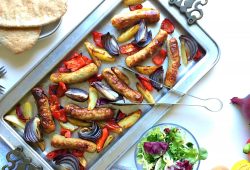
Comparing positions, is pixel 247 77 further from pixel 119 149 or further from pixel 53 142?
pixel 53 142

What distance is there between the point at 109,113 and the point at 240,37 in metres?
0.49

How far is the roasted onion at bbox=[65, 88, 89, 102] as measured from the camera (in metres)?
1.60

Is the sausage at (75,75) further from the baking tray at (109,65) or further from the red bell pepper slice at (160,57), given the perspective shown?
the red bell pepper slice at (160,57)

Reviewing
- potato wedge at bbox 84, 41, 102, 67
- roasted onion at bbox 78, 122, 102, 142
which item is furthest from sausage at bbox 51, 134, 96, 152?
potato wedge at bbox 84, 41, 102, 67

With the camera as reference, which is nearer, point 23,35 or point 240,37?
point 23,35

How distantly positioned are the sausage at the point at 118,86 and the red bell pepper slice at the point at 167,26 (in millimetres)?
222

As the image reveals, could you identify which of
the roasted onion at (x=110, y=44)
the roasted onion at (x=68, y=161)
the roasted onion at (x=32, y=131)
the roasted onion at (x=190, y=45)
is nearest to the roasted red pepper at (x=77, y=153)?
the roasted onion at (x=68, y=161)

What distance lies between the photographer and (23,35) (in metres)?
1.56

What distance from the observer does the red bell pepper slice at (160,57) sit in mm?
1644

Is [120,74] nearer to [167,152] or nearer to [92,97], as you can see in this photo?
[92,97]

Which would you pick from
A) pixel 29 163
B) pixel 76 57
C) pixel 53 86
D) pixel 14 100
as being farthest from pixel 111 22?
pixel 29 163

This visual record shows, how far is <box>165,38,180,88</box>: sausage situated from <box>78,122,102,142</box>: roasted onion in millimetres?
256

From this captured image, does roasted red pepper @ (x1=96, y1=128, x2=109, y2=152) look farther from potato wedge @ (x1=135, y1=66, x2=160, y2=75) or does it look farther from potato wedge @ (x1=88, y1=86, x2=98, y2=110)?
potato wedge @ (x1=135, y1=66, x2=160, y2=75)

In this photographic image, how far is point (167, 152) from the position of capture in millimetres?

------------------------------------

**OBJECTIVE**
Set down the records in full and exactly. Do not carry over any image.

**TASK OUTPUT**
Comparing positions, is pixel 247 77 further from pixel 119 149 or further from pixel 53 142?
pixel 53 142

What distance is there between the point at 109,113 and the point at 240,37 in metres?
0.49

How far is the roasted onion at bbox=[65, 88, 89, 102] as measured from the camera (in metres)?
1.60

Is the sausage at (75,75) further from the baking tray at (109,65) or further from the red bell pepper slice at (160,57), given the perspective shown?
the red bell pepper slice at (160,57)

Reviewing
- potato wedge at bbox 84, 41, 102, 67
- roasted onion at bbox 78, 122, 102, 142
which item is furthest from sausage at bbox 51, 134, 96, 152?
potato wedge at bbox 84, 41, 102, 67

With the camera as reference, which is nearer, point 23,35 or point 240,37?
point 23,35

How distantly positioned are the sausage at the point at 118,86 and the red bell pepper slice at the point at 167,26 (in millimetres)?
222

As the image reveals, could you identify which of
the roasted onion at (x=110, y=44)
the roasted onion at (x=68, y=161)
the roasted onion at (x=32, y=131)
the roasted onion at (x=190, y=45)
is nearest to the roasted red pepper at (x=77, y=153)?
the roasted onion at (x=68, y=161)

What distance lies between the photographer and (23,35) (in metres)?
1.56

What distance from the observer does the red bell pepper slice at (160,57) sit in mm?
1644

Is [120,74] nearer to [167,152] or nearer to [92,97], as you can see in this photo?
[92,97]

Which would you pick from
A) pixel 29 163
B) pixel 76 57
C) pixel 53 86
D) pixel 14 100
as being farthest from pixel 111 22?
pixel 29 163

This visual record shows, how far is <box>165,38,180,88</box>: sausage situated from <box>78,122,102,142</box>: roasted onion in millimetres?
256

From this captured image, does roasted red pepper @ (x1=96, y1=128, x2=109, y2=152) look farther from potato wedge @ (x1=135, y1=66, x2=160, y2=75) or does it look farther from potato wedge @ (x1=88, y1=86, x2=98, y2=110)?
potato wedge @ (x1=135, y1=66, x2=160, y2=75)

In this photographic image, how far is point (167, 152) from the position of capture in millimetres?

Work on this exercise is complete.